Chioro – O primeiro eixo era a infraestrutura, o investimento em ampliação da rede, nos equipamentos, na conectividade e das condições de trabalho dos profissionais de saúde. Nada disso está presente no programa de Bolsonaro.
Até porque, os ditames do novo regime fiscal, estabelecido com a Emenda Constitucional 95 [congelamento dos investimentos públicos por 20 anos], impedem que sejam ampliados os investimentos na área da saúde.

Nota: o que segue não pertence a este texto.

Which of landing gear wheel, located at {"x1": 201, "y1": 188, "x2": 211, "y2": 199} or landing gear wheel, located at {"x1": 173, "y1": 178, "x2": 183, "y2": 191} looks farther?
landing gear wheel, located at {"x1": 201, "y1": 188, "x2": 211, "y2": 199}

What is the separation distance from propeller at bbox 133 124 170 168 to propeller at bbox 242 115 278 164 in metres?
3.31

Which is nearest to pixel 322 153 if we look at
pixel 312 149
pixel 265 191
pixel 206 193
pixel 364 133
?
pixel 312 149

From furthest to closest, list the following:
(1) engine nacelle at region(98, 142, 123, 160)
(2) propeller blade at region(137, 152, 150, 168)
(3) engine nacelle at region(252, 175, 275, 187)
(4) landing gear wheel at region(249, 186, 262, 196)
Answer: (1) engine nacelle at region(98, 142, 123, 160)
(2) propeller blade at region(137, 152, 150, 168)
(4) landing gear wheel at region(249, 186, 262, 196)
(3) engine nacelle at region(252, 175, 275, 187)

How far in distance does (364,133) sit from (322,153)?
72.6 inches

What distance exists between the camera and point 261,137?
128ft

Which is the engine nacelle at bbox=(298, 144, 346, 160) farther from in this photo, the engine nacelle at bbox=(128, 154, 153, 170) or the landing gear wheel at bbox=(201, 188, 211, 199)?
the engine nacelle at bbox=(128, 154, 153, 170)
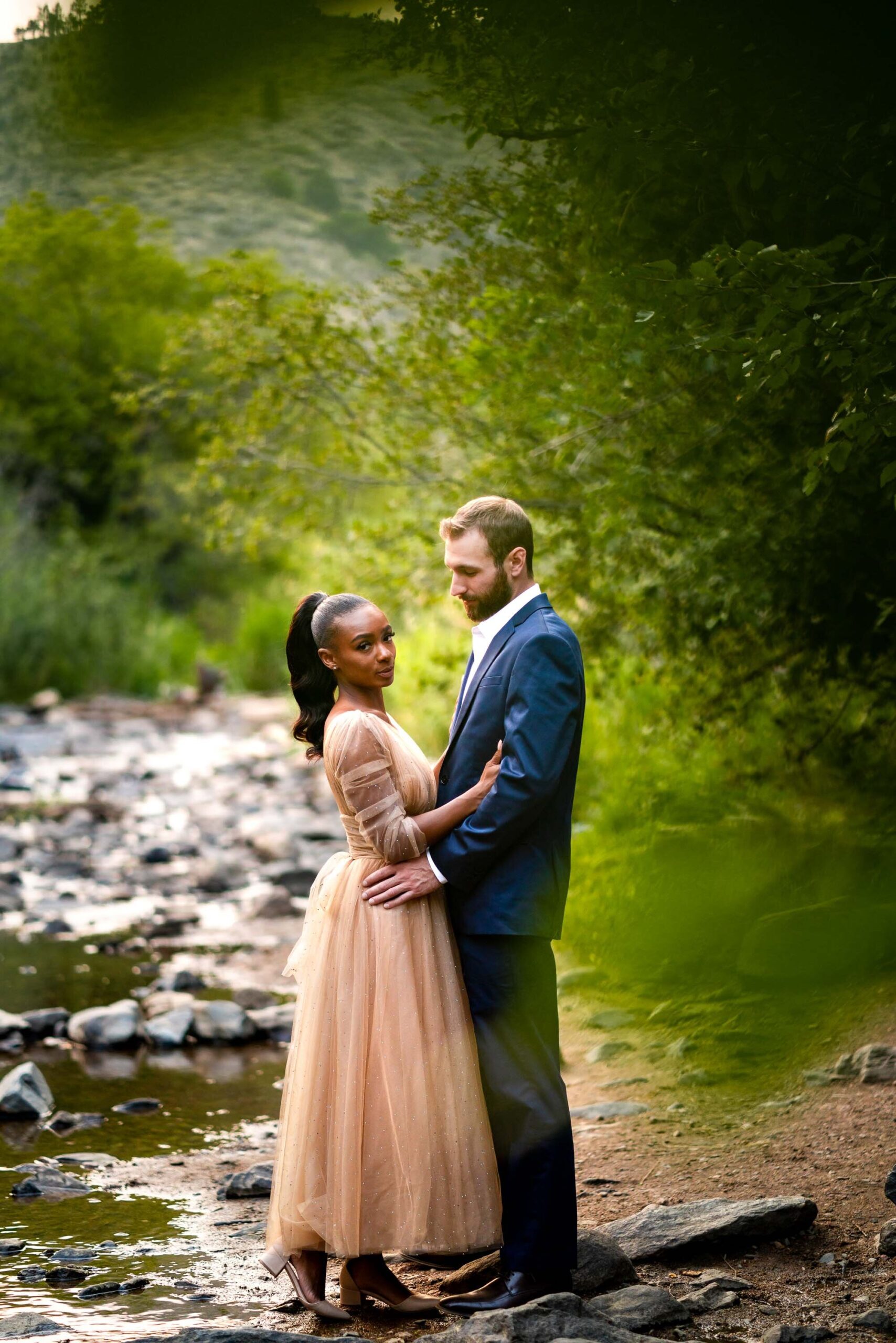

Em segundo lugar, não há qualquer preocupação com a distribuição dos profissionais pelos rincões mais distantes, assim como não há investimento em formação nesse programa “Médicos pelo Brasil”.
O investimento na graduação em medicina e na residência médica é o eixo estruturante do programa Mais Médicos. Era o que permitiria que a partir de 2026 o Brasil tivesse médicos em quantidade, em qualidade e bem distribuídos por todo o território nacional.
PT no Senado – Isso não vai mais ocorrer?
Chioro – Bolsonaro está revogando dois artigos da Lei do Mais Médicos que tornavam obrigatória, a partir de 2019, a universalização da residência médica. Desde o governo Temer essa meta foi abandonada. Na impossibilidade de cumprir o que mandava a lei, revogaram a lei.
Na Medida Provisória 890, aponta-se para a criação de um serviço social autônomo, a Agência de Atenção Primária de Saúde (ADAPS), que será responsável, daqui a dois anos, de contratar médicos em regime CLT para trabalhar na atenção básica em todo o Brasil.
Veja bem, é uma coisa que vai começar a funcionar daqui a dois anos.
Até lá, o que o governo Bolsonaro fará é manter a mesma sistemática de contratação prevista no programa Mais Médicos, apenas impedindo a participação de médicos brasileiros e estrangeiros formados no exterior que ainda não tenham feito o processo de revalidação do diploma.
PT no Senado – Qual a importância de permitir que médicos formados no exterior pudessem trabalhar no Brasil, mesmo sem revalidação de diploma, uma das premissas do Mais Médicos?
Chioro – Essa estratégia utilizada na gestão presidenta Dilma, quando foi lançado o Mais Médicos, foi que possibilitou ao Brasil contar com 18.267 médicos, assistindo a 66 milhões de brasileiros e brasileiras, nas áreas mais vulneráveis do nosso território.
Foi assim que conseguimos assegurar à população brasileira o direito à atenção básica de saúde, com uma equipe completa de profissionais, na região onde a pessoa reside. Independentemente de a pessoa viver na região ribeirinha, no Sertão Nordestino, numa aldeia indígena ou na periferia das grandes cidades.